Validating and Establishing a Diagnostic Threshold for the Hypoglycemia Awareness Questionnaire Impaired Awareness Subscale

Abstract

ObjectiveTo evaluate the discriminant and convergent validities of the Hypoglycemia Awareness Questionnaire Impaired Awareness (HypoA-Q IA) subscale and establish a diagnostic threshold for the classification of impaired awareness of hypoglycemia (IAH) in adults with type 1 diabetes (T1D). MethodsTwenty-one adults with T1D (male, 48%; median age, 36 years; and T1D duration, 21 years) completed the HypoA-Q IA subscale, Clarke, and hypoglycemia severity (HYPO) scores, continuous glucose monitoring, and hyperinsulinemic hypoglycemic clamp testing.
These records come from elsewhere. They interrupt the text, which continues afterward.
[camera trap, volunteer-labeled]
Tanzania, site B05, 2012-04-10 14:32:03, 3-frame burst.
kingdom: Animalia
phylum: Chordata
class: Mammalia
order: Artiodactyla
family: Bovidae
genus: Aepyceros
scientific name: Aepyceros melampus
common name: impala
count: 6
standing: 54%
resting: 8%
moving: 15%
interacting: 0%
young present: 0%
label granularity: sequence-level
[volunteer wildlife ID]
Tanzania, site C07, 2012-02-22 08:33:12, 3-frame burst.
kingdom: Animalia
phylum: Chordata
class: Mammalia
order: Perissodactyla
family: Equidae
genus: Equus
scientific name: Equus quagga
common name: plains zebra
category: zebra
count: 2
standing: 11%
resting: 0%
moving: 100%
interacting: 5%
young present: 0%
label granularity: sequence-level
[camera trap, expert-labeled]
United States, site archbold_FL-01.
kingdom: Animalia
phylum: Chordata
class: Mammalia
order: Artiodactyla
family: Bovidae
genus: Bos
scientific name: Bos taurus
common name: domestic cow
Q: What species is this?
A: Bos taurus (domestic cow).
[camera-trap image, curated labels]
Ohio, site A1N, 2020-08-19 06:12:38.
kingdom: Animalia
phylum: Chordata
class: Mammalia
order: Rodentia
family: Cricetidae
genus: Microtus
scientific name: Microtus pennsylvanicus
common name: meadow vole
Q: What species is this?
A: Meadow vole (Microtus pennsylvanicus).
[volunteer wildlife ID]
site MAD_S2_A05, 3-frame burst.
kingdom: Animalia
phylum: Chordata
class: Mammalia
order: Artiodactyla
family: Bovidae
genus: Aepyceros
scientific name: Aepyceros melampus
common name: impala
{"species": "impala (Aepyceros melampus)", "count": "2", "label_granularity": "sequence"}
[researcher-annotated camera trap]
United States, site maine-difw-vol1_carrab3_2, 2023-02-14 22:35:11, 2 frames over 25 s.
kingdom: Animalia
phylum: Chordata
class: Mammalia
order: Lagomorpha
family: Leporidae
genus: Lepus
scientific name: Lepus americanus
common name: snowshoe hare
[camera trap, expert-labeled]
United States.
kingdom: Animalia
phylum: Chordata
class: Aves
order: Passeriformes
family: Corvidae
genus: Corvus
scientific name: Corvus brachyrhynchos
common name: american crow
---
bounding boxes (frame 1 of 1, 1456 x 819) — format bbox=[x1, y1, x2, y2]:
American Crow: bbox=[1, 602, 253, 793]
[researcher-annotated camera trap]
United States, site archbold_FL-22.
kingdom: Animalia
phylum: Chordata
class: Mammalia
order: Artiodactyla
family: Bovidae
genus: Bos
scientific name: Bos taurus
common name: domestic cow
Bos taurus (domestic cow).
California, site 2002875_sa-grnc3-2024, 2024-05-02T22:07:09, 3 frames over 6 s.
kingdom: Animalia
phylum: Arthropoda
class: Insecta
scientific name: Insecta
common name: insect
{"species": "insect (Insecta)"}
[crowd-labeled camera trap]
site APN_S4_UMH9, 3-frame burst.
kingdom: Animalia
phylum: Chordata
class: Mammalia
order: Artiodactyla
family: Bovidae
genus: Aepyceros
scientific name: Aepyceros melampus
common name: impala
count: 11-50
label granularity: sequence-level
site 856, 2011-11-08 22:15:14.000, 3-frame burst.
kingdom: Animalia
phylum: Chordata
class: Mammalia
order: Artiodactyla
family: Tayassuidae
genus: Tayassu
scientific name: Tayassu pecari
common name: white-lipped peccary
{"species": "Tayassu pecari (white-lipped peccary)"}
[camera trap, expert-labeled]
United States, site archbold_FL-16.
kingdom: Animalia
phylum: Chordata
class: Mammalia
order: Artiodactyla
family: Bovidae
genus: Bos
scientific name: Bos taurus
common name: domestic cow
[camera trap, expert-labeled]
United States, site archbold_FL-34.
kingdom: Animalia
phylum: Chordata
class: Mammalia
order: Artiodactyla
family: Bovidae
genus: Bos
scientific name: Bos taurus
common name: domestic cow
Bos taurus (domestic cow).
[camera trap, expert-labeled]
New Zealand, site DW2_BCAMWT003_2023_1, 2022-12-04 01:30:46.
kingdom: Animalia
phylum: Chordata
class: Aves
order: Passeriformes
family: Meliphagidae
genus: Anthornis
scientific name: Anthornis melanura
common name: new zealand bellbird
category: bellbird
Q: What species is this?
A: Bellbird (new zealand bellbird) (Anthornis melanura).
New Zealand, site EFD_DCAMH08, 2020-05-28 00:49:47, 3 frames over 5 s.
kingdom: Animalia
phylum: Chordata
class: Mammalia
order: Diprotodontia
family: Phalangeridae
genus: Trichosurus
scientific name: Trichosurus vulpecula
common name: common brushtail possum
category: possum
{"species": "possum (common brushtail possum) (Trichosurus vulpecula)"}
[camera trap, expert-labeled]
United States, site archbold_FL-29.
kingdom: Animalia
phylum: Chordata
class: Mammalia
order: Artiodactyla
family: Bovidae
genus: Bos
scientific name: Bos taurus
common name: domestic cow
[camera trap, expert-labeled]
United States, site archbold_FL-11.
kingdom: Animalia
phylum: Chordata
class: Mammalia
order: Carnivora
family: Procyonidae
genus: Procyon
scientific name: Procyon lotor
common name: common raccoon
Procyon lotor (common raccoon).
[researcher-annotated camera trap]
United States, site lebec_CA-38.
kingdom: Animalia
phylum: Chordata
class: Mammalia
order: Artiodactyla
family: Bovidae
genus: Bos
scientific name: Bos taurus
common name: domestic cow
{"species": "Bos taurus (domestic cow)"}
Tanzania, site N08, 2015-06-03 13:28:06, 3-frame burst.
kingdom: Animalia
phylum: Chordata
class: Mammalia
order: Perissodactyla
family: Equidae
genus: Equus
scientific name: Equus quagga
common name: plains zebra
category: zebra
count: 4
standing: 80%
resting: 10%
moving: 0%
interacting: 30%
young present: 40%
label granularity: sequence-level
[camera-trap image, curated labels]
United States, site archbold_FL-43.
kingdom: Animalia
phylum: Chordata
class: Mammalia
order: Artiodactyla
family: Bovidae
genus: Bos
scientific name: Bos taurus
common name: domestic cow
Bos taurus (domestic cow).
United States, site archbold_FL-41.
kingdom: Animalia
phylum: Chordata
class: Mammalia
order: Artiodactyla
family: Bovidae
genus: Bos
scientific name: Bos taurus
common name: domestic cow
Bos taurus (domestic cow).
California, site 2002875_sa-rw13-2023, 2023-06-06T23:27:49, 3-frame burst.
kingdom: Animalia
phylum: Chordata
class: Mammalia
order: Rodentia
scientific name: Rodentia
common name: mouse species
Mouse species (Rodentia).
Those with IAH defined by a Clarke score of ≥4 (n = 10) and who experienced severely problematic hypoglycemia and/or marked glycemic lability started automated insulin delivery as part of an 18-month intervention study with the 6-monthly paired assessment of the HypoA-Q IA subscale, Clarke score, HYPO score and continuous glucose monitoring, and hypoglycemic clamp testing at baseline and 6 and 18 months. ResultsThe HypoA-Q IA subscale discriminated between those with and without IAH defined by the Clarke score (W = 110.5; P <.001). During intervention, the HypoA-Q IA subscale demonstrated convergent validity via significant relationships with the Clarke (r = 0.72; P <.001) and HYPO (r = 0.60; P <.001) scores; hypoglycemia exposure below 70 (r = 0.53; P <.01), 60 (r = 0.50; P <.01), and 54 (r = 0.48; P <.01) mg/dL; and autonomic symptom (r = −0.53; P <.05), epinephrine (r = −0.68; P <.001), and pancreatic polypeptide (r = −0.52; P <.05) responses to insulin-induced hypoglycemia. The receiver operating characteristic curve analysis revealed that the HypoA-Q IA subscale was an excellent predictor of an abnormal symptom response to insulin-induced hypoglycemia (area under the curve, 0.86) with a score of 12, which was the optimal threshold for IAH classification (sensitivity, 83%; specificity, 80%). ConclusionThese findings support the validity of the HypoA-Q IA subscale and propose a HypoA-Q IA diagnostic threshold to identify IAH in both clinical and research settings.